#### Tarea escrita
Prolonga el fragmento sobre el regreso de Tiger Woods, comenzando justo después de su última oración.

Esta vez tenía más motivos que nunca. Porque Tiger Woods ha regresado a la vida para quedarse a reescribir su leyenda. Ha llegado en dos años desde más allá del puesto mil del ranking mundial a volver a reventar el planeta golf con el reclamo de su simple presencia. Sí, había ganado al cierre de 2018 el Tour Championship en East Lake, a poco más de dos horas de aquí, en Atlanta. Y llegó a coliderar el pasado The Open británico y el PGA. Pero nadie acaba de creer que su redención le llevara a seguir dando trabajo a los orfebres de los 'majors'. Les ha contradicho a todos.
«Tiger for President!». El grito era unánime, repartido con los «we love you» surgidos de miles de gargantas emocionadas tras presenciar lo más parecido a una resurrección. Por mucho que el fervor popular se acercara al inminente sentimiento que inundará la Semana Santa, seguía pareciendo un milagro que Tiger diera con la tecla. Quizá no hacer nada especial, más allá de la magia de su juego, fuera el secreto. Sin efectos especiales ni pases malabares como con los que se relaja el gran favorito, Rory McIlroy, del que no quedó ni rastro casi desde el pistoletazo de salida para concluir en el segundo plano de la veintena, con un -2 a todas luces alejado de su caché. El de Woods era otro planteamiento. Su sola presencia impone, dicta, incide y mediatiza.

#### Datos proporcionados
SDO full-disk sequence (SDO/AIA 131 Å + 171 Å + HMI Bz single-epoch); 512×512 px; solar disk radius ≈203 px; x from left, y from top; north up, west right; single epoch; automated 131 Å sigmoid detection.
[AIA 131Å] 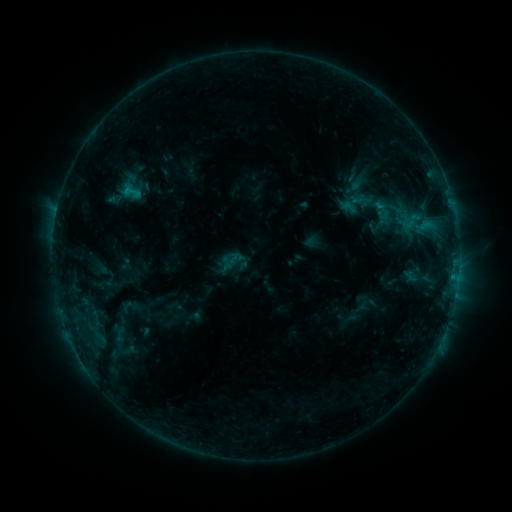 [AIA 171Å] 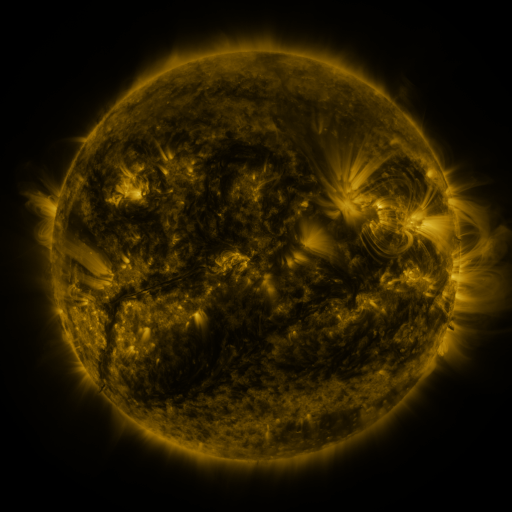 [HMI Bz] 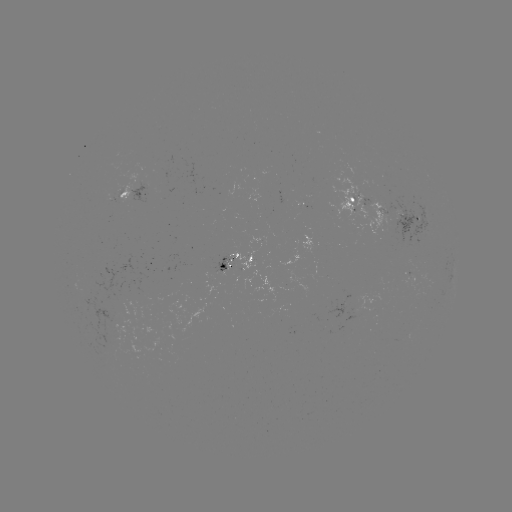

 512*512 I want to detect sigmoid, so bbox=[334, 182, 378, 224].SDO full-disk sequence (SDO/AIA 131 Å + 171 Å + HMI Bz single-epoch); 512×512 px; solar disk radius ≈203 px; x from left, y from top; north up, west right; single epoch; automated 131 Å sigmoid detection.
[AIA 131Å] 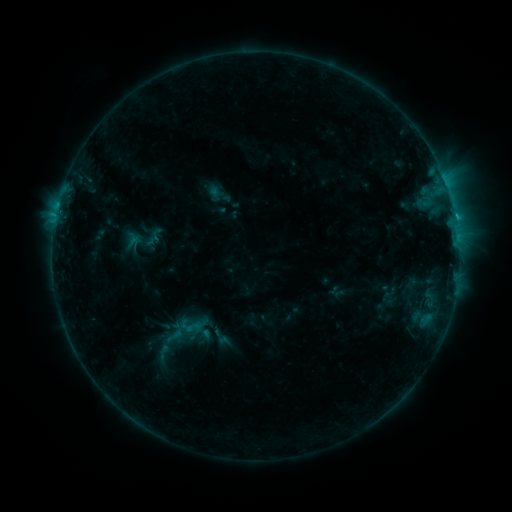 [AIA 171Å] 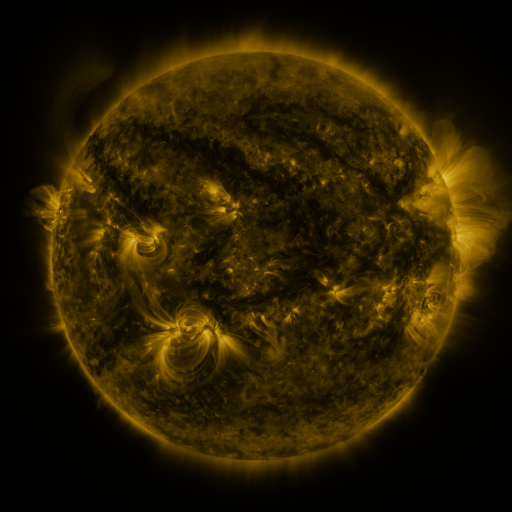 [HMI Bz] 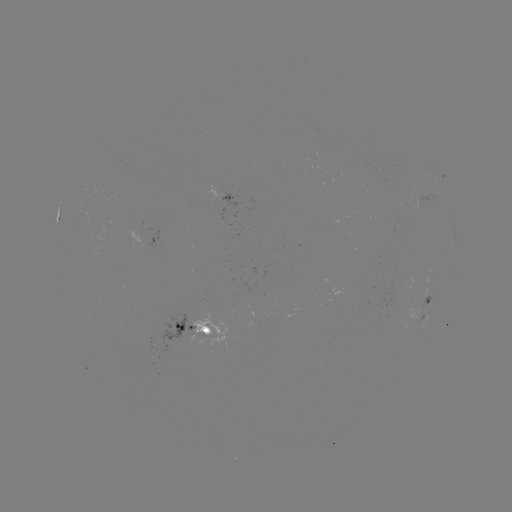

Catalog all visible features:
sigmoid: (174, 333)
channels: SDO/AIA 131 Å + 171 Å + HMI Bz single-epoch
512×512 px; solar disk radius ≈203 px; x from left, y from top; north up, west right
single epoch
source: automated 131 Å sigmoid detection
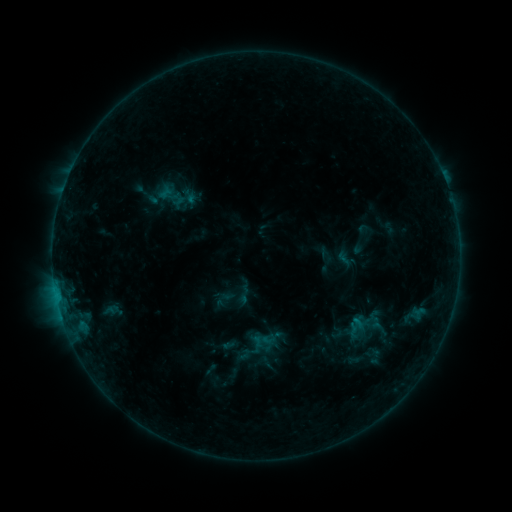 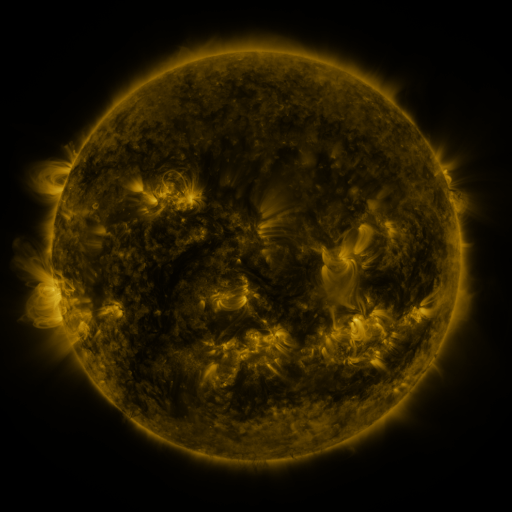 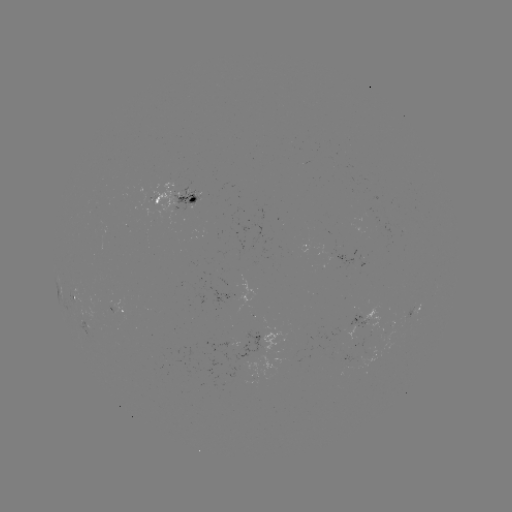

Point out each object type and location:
sigmoid: (234, 284, 255, 305)
sigmoid: (346, 316, 366, 336)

#### La respuesta
A diferencia de lo vivido el pasado año en Carnoustie, Molinari no tenía que remontar sino mantenerse. Pinchó el piamontés en el 7 y sintió ya las garras afiladas del tigre, pero antes de iniciar la caza final también mostró su lado humano, que es el que impera tras su regreso, con un bogey al 10 que daba aire al italiano. Y este se precipitó al vacío en el 12, un par 3 que se las trae. Se dice entorno al roble centenario que si se ofreciera asegurar un par a cualquier jugador en un hoyo del Augusta National, muchos, posiblemente mayoría, optarían por no manchar su tarjeta en este hoy sacudido por el viento y con el agua entrando en juego en posiciones de bandera como la de ayer.
El chombo de Molinari se tradujo en un doble bogey que reventó las costuras del Masters. Seis jugadores llegaron a compartir el liderato en plena recta de llegada. Diez, entre ellos Jon Rahm, llegaron a estar en un grupo separado por solo dos golpes. Era el momento. Un escarceo de Cantley y Woods a lo suyo, sin fallar mientras lo hacía el resto del elenco. Con dos de ventaja a falta del 17 y 18, lo tenía.
Por su mente las cuatro operaciones de espalda, las rodillas y Aquiles a la pepitoria, sus adicciones a los calmantes. El lado oscuro. Ahora luz, plena. Quinto Masters, decimoquinto grande, victoria 81 PGA. Otra chaqueta verde 22 años después de la primera. Larga vida nueva.